The semigovernmental Electric Power Development Co. (J-Power) said Monday it will move the site of a planned nuclear reactor in Oma, Aomori Prefecture, because it could not persuade landowners to sell their property.

J-Power President Yoshihiko Nakagaki briefed Aomori Gov. Morio Kimura on plans to relocate the advanced boiling water reactor 200 meters to the south, the Tokyo-based firm said.

It is rare for a builder of a nuclear plant to implement such a major change in a construction plan.

The change means that J-Power will have to resubmit documents to win government approval for the plan's revision.

As a result, the 470 billion yen project is expected to be delayed 2 1/2 years. Originally, construction was scheduled to be begin in 2004, with the plant set to start operating in 2009.

The reactor, a light-water type, would provide one of the largest power-generation capacities in Japan, at 1.38 million kw.
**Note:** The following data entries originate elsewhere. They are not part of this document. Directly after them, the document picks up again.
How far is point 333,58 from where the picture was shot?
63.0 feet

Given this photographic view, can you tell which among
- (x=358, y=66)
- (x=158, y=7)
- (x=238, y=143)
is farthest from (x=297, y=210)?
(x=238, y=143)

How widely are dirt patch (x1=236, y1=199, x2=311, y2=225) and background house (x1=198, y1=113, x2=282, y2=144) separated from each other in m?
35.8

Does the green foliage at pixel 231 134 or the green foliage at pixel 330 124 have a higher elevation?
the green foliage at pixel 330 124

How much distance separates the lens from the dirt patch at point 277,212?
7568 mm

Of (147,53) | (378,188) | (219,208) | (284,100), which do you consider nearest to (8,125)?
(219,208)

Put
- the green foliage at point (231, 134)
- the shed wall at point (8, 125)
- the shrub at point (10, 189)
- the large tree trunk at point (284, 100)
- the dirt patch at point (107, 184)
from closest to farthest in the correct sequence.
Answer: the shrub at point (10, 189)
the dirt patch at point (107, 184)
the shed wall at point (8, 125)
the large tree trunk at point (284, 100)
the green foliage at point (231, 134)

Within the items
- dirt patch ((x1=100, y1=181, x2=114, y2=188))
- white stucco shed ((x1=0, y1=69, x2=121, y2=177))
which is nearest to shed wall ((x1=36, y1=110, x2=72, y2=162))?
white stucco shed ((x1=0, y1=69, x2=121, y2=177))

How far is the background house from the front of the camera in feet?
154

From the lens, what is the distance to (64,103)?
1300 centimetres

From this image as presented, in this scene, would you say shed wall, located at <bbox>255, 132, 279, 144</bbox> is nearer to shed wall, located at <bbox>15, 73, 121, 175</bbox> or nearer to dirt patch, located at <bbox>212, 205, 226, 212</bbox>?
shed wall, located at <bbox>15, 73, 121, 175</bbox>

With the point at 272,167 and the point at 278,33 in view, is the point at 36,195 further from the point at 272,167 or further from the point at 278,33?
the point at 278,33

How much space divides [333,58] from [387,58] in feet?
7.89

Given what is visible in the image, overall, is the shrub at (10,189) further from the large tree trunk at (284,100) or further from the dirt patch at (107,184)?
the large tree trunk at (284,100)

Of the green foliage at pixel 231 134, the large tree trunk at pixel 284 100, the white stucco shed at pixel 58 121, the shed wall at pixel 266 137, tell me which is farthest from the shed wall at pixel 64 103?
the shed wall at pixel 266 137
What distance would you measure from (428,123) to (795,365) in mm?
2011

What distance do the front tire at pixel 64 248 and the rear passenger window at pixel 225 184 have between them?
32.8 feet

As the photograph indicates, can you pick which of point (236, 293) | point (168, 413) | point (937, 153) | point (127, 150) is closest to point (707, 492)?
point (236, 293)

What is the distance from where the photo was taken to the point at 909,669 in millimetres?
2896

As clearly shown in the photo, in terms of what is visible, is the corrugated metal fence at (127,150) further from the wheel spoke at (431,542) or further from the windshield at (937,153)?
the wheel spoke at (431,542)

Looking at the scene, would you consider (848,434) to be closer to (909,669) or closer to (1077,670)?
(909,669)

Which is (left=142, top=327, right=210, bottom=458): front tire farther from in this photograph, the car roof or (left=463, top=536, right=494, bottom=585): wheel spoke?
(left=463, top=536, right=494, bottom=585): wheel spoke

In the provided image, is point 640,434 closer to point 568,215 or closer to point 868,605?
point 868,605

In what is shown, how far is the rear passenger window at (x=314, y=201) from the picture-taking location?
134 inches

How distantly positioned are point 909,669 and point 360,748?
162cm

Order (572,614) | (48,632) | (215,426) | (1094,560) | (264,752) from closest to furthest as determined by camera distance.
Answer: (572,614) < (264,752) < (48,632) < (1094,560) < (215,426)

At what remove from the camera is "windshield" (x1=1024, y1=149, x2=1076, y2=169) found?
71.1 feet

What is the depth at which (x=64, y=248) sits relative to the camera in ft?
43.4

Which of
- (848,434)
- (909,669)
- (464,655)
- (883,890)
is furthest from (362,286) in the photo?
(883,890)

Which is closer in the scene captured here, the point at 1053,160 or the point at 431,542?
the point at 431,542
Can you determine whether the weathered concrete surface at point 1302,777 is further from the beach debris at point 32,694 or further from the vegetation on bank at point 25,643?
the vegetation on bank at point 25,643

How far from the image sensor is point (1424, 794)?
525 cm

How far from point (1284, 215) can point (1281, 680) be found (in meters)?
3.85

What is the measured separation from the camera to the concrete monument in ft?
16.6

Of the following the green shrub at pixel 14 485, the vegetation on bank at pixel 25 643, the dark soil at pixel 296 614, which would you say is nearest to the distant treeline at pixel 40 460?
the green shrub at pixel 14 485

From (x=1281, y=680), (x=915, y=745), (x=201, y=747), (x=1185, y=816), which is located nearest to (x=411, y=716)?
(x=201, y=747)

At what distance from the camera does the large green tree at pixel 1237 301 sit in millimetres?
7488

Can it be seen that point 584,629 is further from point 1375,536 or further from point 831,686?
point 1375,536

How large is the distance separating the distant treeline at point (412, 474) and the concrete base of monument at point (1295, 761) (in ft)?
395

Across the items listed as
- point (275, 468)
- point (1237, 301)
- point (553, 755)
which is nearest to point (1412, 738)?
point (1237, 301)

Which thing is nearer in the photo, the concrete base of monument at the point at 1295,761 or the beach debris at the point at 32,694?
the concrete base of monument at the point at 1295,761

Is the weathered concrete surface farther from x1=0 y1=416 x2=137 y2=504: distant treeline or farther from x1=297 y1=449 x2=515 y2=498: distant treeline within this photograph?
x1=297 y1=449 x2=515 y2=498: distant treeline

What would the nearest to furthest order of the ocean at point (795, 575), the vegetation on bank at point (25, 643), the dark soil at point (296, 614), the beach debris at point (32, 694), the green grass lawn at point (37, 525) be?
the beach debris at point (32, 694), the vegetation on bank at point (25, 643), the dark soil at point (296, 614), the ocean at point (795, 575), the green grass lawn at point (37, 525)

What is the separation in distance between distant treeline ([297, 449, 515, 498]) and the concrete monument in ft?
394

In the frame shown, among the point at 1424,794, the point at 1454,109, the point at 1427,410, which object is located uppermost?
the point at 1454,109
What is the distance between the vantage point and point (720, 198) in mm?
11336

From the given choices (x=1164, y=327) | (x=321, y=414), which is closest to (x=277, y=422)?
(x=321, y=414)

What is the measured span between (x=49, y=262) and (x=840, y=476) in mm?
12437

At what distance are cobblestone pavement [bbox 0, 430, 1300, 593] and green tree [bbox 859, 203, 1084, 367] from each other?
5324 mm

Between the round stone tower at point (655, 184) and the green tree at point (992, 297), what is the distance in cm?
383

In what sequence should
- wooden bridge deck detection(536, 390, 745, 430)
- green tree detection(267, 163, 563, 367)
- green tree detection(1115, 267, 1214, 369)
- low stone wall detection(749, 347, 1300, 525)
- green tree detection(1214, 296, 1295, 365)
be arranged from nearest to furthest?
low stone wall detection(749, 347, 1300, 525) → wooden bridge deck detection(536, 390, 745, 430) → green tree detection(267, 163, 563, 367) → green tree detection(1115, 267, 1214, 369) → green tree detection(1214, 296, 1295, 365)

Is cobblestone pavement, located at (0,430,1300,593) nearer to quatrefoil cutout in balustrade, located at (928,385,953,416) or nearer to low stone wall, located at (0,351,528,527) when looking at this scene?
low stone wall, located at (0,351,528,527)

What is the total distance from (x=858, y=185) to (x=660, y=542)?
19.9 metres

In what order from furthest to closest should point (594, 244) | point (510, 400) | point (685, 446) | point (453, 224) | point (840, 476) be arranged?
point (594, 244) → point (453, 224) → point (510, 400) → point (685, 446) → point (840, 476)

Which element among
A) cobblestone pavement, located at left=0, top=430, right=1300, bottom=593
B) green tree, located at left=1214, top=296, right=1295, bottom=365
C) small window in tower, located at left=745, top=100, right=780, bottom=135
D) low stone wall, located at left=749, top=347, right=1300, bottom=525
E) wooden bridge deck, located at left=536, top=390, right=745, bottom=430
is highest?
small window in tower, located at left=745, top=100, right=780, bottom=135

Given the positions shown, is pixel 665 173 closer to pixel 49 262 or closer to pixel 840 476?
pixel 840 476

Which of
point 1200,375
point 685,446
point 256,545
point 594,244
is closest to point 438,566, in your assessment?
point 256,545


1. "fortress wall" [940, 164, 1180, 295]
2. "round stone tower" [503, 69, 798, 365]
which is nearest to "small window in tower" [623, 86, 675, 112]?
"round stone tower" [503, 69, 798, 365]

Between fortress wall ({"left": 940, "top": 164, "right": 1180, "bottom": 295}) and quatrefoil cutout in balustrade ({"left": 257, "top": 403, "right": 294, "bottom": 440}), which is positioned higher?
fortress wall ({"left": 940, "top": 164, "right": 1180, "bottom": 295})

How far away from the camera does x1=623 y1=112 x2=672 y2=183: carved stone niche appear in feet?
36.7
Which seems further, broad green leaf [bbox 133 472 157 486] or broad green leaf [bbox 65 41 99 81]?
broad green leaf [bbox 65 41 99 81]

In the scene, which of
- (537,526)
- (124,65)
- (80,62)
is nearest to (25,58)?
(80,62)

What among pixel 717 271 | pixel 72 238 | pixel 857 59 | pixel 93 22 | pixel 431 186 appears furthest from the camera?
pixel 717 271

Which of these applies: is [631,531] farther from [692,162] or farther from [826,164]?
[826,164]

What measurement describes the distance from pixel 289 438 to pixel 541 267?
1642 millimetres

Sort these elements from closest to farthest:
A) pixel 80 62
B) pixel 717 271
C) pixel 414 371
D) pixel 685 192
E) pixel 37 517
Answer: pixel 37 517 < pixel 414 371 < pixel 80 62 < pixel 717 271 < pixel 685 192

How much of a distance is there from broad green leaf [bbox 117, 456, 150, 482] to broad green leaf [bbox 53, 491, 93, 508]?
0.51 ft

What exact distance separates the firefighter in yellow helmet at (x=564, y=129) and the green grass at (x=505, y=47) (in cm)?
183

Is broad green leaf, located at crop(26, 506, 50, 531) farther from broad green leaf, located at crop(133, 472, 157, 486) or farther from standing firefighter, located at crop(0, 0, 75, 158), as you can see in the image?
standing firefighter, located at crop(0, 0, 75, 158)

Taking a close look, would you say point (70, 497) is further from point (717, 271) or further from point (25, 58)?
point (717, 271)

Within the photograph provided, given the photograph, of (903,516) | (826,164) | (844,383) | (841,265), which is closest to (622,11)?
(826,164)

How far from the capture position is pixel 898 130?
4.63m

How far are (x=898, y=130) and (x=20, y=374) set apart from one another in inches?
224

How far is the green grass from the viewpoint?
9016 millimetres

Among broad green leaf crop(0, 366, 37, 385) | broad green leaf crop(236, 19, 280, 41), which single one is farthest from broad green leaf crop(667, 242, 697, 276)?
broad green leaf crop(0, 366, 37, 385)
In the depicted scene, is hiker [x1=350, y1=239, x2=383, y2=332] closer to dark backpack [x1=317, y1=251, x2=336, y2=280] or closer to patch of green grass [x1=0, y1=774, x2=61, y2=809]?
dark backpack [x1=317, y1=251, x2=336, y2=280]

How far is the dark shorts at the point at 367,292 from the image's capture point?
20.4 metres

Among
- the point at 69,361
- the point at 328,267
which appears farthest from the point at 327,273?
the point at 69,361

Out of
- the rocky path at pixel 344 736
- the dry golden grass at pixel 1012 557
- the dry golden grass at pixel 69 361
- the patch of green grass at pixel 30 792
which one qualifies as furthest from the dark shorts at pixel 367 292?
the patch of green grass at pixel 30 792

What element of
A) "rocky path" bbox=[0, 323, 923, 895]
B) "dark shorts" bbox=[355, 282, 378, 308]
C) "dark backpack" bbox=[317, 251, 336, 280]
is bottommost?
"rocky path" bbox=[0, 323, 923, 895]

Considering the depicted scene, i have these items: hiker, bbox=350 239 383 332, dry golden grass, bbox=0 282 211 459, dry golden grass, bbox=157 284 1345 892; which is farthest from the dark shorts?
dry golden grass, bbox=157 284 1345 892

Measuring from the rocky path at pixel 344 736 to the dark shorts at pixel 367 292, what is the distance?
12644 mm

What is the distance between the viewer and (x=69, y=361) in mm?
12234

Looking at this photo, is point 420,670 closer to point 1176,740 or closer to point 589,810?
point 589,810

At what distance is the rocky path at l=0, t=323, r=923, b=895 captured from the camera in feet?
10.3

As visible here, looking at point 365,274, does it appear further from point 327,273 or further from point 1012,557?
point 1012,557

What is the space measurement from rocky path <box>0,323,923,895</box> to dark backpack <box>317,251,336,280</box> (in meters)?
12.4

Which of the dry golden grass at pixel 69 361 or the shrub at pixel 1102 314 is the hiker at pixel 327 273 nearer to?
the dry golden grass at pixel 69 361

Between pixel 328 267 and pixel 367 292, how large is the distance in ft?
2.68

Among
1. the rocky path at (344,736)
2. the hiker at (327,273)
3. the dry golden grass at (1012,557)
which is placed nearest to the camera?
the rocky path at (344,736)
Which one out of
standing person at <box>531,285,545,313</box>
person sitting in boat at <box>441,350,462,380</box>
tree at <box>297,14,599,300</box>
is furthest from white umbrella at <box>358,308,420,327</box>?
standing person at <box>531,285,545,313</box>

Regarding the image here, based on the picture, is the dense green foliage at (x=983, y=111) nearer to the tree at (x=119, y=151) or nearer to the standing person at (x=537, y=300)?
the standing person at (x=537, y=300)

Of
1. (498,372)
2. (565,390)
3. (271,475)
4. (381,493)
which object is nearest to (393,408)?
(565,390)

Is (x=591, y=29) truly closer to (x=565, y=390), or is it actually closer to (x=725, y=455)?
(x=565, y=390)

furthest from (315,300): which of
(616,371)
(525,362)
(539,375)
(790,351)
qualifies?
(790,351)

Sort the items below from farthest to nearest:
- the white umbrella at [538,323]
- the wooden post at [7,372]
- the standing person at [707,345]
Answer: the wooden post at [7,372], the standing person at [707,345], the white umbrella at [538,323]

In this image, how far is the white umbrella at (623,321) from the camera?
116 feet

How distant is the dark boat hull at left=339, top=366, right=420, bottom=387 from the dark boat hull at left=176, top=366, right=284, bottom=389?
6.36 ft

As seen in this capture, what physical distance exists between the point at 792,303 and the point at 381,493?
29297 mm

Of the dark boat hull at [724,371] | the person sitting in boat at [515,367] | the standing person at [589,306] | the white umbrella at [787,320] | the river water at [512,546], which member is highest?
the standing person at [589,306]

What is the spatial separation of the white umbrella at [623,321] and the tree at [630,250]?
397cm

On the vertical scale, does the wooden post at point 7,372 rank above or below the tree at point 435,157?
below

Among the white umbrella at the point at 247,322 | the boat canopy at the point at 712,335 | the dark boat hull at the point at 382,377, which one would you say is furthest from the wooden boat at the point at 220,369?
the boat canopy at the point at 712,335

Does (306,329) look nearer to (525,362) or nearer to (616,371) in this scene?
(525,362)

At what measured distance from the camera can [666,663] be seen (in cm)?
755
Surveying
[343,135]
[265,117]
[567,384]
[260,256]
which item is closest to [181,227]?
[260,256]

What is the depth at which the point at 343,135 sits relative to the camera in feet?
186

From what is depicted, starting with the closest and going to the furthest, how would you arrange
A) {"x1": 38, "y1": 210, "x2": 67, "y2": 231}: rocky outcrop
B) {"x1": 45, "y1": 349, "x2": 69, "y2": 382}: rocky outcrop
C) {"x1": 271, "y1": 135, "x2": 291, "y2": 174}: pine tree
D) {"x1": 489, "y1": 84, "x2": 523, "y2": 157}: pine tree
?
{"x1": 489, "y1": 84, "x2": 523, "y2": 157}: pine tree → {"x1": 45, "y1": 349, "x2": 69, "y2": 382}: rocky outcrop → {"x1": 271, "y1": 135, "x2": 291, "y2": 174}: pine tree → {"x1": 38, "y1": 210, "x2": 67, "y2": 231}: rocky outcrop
The planned Oma plant is based on the government's so-called pluthermal program, in which uranium-plutonium mixed oxide fuel is burned in a light-water reactor.

Pluthermal is short for plutonium-thermal, and the program is thought essential for the creation of a nuclear fuel cycle in which plutonium extracted from spent nuclear fuel is burned to generate electricity.

Construction of the Oma reactor is expected to give a push to the government's pluthermal program, which has been plagued by safety concerns as well as data falsification and other scandals in recent years.

In December, Oma asked J-Power to change the location in view of opposition by the landowners holding onto their property at the planned site.